The Agromyzidae genus Ophiomyia harbours species with widely divergent biologies. In many cases the larvae are borers, and are therefore of no immediate concern for us. A number of species mine in the bark of stout herbs, like Thalictrum Meadow-rue), Silene (Campion), Lathyrus (Pea), Lapsana (Nipplewort), Campanula (Bellflower); their mines often are quite long and narrow.

At the other extreme, a few species are full-blown leaf miners, like the one that gave the genus its name, because of its snakelike corridor mine: O. maura, a miner of Solidago virgaurea (Goldenrod)- (the Greek word ophis means snake).

 

Mines of this species (that occur also in the UK) are unmistakable by their extreme length (up to 40 cm, or so it is written), while they remain quite narrow from beginning to end, with small frass pellets set widely apart.

But there is a small group of species that more or less bridge the two extremes of borers and miners. They occur on the Compositae subfamily Liguleae, that is characterised by having milky latex and ligulate flowers. The larvae live in the hollow midribs of the leaves. During daytime the larvae can mostly be found at the extreme base of the leaf, in the midrib.

 If you do not pick the leaves carefully enough, and leave a part of the leaf base on the plant, you mostly miss the larva (and the possibility of a definite identification). With a little experience you can, keeping the leaf against the light, recognise the larva's hiding place in the base of the midrib (here in Lapsana):

 
 

 

When you cut away the sclerotised tissue that caps of the larva's living tube, a relatively slender larva becomes visible, together with a black mass of frass (practically all frass of the whole mine if concentrated here):

 

 

 

 

 

Storing mines in a refrigerator actually simulates night for the larvae. After a while in the fridge you may find that they have left their dung heap hiding place, and start feeding.

Starting somewhere along the midrib (but mostly in the distal half of the leaf), the form irregular galleries. They also often make a long gallery on top of the midrib.

 

 O.maura mine on Sonchus (Sow-thistle)

 

O.maura mine on Taraxacum (Dandelion)

 

 

 

O.maura mine on Taraxacum (Dandelion)

 

The resulting mine may remind one of Scaptomyza flava, but that species doesn't live on Compositae.

 

 

 

However, they often have an uncanny resemblance with the mine of Liriomyza strigata, which is a very common and polyphagous miner (photo opposite, on Sonchus (Sow-thistle)).

 

 

 

 

Yet it is not difficult to tell the mines apart. The branches that diverge from the midrib are free of frass in Ophiomyia; only rarely a few traces are present at the place where the larve has left the midrib for foraging.

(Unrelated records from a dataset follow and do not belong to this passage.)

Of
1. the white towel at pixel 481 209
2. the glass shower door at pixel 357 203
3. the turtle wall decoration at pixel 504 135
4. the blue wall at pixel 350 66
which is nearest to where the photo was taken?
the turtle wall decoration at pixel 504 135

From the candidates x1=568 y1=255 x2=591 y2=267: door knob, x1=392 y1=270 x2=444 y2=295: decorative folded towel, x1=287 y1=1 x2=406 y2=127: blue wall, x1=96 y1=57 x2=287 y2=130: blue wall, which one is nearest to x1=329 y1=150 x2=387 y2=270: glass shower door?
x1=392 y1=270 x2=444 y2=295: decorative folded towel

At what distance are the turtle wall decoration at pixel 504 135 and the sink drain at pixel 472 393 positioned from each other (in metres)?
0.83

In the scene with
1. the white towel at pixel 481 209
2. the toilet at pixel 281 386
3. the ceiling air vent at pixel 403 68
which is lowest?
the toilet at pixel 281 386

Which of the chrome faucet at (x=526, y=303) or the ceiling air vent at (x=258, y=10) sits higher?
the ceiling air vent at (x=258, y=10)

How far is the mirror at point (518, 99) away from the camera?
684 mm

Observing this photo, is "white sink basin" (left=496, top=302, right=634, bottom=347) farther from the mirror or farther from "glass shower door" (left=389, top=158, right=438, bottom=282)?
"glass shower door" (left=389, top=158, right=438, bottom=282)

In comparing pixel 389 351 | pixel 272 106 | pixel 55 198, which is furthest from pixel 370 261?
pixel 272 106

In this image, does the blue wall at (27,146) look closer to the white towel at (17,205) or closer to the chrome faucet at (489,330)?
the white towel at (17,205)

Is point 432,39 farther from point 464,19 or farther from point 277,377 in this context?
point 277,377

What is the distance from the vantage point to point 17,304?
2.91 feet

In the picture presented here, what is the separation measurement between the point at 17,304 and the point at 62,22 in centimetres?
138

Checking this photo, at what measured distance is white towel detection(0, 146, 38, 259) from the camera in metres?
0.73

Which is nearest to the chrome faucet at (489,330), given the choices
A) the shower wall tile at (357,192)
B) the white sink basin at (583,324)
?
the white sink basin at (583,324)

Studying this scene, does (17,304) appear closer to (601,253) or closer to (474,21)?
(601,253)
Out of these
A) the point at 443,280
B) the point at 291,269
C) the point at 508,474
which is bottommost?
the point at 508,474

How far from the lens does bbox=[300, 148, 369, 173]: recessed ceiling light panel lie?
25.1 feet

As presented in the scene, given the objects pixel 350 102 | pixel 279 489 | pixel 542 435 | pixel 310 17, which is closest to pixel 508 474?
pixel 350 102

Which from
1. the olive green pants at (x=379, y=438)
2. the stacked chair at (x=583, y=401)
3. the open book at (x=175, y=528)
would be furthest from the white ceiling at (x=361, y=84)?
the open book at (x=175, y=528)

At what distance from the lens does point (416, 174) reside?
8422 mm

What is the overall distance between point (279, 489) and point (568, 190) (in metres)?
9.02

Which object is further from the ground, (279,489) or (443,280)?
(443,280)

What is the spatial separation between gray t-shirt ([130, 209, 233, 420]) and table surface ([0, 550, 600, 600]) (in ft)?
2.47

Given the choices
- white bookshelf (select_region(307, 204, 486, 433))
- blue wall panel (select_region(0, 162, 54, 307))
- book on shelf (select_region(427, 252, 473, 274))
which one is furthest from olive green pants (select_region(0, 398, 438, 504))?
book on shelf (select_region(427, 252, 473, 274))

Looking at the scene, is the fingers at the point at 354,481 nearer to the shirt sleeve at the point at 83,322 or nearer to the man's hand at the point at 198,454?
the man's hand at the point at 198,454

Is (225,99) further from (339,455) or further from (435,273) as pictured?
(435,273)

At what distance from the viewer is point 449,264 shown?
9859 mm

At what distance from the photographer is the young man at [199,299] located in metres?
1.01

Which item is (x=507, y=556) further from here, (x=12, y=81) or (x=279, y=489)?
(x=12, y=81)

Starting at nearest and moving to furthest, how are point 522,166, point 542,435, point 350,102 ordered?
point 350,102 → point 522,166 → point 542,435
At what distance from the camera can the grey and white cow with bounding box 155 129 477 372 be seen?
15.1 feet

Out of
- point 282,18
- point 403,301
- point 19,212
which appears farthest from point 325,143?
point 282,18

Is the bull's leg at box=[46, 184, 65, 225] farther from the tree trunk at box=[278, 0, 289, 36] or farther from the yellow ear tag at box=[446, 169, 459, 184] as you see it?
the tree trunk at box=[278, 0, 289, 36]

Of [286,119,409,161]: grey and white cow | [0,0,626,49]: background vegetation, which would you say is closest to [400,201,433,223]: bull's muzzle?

Liriomyza strigata on the contrary produces frass while it mines, and, like in most Liriomyza species, it is in long streaks (seen in the photo opposite).

Moreover, L. strigata larvae leave the mine shortly before pupation, while Ophiomyia pupates in its usual hiding place at the basis of the midrib.

Identification at the specific level is not so easy, as it has to be done on the shape of the mandibular teeth and the anterior spiraculum of the larva.